* _Given request_:
In the healthy lunch thread below, do these statements agree with it: (a) the poster who opens the thread eats a lot of fast food, (b) a reply recommends applesauce as a dip, (c) the last poster finds bread and sandwiches work well during the night? Answer yes or no for each and quote the deciding words.

* _Provided passage_:
::::

# Healthy lunch ideas



## yak sao (Dec 2, 2010)

I decided today that I am giving up fast food. I don't eat a lot of it, I try to do Subway or that sort of thing most of the time. But I'm also sick of spending all the $ on lunch.
I take my lunch from time to time but I seem to fall into the same old ruts of sandwich, soup, blah blah.....

What are some of the things you eat for a healthy lifestyle?


----------



## oaktree (Dec 2, 2010)

yak sao said:


> I decided today that I am giving up fast food. I don't eat a lot of it, I try to do Subway or that sort of thing most of the time. But I'm also sick of spending all the $ on lunch.
> I take my lunch from time to time but I seem to fall into the same old ruts of sandwich, soup, blah blah.....
> 
> What are some of the things you eat for a healthy lifestyle?


 
A typical lunch for me is centered around fruit and vegetables.

grapes,apple,banana,carrot,followed by homemade soup with plenty of vegetables and herbs.

Sometimes I eat a sweet potato with cooked spinach onions tomato and broccoli

Other times it is a sandwich like tuna or turkey with spinach and watercress and parsely tomatoes avacado and mustard. instead of chips I eat fruit or vegetable

Maybe oatmeal or cereal with flaxseed and berries and banana some walnuts,soynuts and almonds

You can eat small pasta filled with tomato sauce fresh herbs,spinach onions tomatoes,mushrooms and peppers.

Be creative combine foods try to fit more fruits and vegetables. Applesauce is a wonderful dip and so is yogurt. Have fun.


----------



## Tez3 (Dec 2, 2010)

What do you do is your 'lunch' is in the middle of the night? Eating on shift is my biggest problem. it's hard to keep to any eating plan when at work, something may come just as you are about to eat or nothing is happening and it's tempting to have something then. The cold weather makes you want more hot food and drinks too. I find bread and sandwiches aren't very good during the night.


----------

::::

Rows of spatial question data:
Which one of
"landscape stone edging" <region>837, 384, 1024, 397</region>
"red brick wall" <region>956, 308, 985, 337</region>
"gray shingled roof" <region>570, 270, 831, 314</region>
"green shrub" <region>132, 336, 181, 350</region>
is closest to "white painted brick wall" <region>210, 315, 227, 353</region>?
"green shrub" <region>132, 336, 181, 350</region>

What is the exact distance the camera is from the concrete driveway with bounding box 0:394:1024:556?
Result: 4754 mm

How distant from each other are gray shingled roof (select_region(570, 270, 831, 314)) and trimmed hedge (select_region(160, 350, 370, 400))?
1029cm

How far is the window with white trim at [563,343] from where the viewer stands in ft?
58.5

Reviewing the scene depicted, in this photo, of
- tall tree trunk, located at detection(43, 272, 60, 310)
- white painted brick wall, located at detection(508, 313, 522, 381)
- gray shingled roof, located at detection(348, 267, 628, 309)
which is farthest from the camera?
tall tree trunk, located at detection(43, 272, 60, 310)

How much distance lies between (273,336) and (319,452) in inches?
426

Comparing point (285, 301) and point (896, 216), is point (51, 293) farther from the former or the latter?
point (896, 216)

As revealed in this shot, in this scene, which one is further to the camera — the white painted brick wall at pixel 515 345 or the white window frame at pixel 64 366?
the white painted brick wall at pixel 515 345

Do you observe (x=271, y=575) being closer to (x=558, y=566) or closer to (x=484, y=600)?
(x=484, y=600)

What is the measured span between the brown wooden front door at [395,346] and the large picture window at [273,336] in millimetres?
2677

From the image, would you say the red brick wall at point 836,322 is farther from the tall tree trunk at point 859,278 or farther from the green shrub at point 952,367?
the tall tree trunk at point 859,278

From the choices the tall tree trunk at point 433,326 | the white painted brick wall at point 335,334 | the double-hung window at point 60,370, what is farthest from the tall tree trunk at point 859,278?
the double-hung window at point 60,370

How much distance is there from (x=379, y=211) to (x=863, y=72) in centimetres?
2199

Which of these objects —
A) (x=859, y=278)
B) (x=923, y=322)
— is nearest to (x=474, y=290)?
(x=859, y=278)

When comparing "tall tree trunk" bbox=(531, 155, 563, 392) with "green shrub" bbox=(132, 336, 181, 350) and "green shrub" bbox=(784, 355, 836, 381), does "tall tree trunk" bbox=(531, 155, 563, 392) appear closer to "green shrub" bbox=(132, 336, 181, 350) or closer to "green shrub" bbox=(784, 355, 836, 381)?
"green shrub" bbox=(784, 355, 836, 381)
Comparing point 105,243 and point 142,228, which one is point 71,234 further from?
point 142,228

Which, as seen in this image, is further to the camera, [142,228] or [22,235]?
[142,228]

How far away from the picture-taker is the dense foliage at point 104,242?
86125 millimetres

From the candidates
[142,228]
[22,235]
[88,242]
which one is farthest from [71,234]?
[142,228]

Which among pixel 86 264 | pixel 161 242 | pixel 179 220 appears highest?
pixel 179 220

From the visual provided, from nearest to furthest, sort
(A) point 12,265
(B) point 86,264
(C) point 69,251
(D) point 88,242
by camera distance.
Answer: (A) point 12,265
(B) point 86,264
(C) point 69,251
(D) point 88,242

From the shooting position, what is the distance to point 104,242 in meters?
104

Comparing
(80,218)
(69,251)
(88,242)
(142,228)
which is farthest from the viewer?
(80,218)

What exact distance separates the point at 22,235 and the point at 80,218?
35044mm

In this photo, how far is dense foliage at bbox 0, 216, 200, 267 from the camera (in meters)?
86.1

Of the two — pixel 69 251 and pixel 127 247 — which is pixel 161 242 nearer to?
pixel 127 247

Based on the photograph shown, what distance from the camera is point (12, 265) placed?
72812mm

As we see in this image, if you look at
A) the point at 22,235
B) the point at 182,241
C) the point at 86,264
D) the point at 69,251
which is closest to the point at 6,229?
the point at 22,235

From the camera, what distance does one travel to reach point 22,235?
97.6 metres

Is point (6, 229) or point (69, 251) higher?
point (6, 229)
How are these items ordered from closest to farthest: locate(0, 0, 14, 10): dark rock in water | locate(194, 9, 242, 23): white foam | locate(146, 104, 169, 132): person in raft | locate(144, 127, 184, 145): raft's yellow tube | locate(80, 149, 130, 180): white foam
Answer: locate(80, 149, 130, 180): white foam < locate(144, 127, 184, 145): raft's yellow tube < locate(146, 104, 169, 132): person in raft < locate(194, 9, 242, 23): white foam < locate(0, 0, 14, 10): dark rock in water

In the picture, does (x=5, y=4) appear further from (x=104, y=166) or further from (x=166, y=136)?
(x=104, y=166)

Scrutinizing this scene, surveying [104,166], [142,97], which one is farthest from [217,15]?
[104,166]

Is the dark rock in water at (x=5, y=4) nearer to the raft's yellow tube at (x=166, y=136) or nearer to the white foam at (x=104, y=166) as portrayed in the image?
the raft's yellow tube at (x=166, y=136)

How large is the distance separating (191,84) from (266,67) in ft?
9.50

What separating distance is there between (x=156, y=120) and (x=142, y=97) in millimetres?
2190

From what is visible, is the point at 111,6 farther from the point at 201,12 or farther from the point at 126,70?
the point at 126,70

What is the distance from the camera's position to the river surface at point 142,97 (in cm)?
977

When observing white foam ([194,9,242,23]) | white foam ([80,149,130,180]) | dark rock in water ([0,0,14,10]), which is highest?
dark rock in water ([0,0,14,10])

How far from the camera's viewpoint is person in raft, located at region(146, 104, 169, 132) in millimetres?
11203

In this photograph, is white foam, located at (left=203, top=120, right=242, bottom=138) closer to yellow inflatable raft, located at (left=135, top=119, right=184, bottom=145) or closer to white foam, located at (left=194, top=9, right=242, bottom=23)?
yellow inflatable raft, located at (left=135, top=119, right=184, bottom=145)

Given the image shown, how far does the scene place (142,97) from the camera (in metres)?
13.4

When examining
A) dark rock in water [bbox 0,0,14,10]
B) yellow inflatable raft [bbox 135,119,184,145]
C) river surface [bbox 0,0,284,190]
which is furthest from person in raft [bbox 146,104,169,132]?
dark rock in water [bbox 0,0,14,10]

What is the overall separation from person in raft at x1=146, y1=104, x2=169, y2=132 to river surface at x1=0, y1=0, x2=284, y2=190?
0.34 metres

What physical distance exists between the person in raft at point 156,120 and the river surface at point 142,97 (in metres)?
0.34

::::

* _The output_:
(a) No: "I don't eat a lot of it"
(b) Yes: "Applesauce is a wonderful dip"
(c) No: "I find bread and sandwiches aren't very good during the night."